Records to process:
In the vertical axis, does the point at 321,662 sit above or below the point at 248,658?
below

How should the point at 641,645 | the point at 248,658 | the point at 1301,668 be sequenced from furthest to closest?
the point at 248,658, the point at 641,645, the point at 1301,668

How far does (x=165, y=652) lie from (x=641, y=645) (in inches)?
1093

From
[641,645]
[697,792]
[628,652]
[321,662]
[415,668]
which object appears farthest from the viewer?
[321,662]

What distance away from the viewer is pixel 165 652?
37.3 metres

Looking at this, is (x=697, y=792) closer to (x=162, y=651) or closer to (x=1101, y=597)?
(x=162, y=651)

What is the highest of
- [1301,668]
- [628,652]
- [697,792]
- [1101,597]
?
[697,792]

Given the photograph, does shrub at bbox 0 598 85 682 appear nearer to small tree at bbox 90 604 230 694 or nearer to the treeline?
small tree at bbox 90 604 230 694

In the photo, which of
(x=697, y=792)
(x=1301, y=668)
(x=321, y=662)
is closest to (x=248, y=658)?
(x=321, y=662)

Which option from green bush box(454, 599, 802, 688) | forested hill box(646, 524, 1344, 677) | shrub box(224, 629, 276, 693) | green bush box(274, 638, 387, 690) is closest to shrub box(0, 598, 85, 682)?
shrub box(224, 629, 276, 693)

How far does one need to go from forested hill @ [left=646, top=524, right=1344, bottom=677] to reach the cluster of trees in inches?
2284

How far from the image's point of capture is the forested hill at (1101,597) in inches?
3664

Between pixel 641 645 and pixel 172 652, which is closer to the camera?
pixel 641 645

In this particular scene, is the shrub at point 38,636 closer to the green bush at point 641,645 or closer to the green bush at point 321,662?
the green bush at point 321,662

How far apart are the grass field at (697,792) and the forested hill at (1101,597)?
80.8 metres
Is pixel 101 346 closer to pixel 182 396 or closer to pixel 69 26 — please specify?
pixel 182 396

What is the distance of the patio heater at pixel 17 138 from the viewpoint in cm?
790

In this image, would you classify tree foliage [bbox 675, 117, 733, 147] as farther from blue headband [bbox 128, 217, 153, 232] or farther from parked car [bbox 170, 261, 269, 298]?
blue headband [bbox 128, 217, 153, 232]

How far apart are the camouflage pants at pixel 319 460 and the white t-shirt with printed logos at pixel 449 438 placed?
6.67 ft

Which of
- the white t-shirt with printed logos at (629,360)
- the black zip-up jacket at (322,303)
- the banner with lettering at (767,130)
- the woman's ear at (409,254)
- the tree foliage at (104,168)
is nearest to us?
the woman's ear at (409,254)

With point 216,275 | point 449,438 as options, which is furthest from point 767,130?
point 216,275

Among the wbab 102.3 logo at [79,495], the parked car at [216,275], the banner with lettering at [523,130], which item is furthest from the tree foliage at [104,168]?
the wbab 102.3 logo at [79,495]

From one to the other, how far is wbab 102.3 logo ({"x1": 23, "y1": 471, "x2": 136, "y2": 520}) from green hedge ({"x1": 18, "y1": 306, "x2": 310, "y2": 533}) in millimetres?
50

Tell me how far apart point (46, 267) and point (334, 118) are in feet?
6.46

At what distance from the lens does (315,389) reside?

Problem to solve:
Please turn the material from the line with "How far does one" to the line with "80.8 metres", both lines included, into a Markdown table with the columns Row and Text. Give each line its own numbered row, and leave out blank lines.

Result for this task:
| Row | Text |
|---|---|
| 1 | How far does one need to go from forested hill @ [left=646, top=524, right=1344, bottom=677] to reach the cluster of trees in inches? |
| 2 | 2284 |
| 3 | How far from the image's point of capture is the forested hill at (1101,597) in inches? |
| 4 | 3664 |
| 5 | Between pixel 641 645 and pixel 172 652, which is closer to the camera? |
| 6 | pixel 641 645 |
| 7 | In this particular scene, is the shrub at point 38,636 closer to the green bush at point 641,645 or closer to the green bush at point 321,662? |
| 8 | the green bush at point 321,662 |
| 9 | How far apart are the grass field at (697,792) and the forested hill at (1101,597)? |
| 10 | 80.8 metres |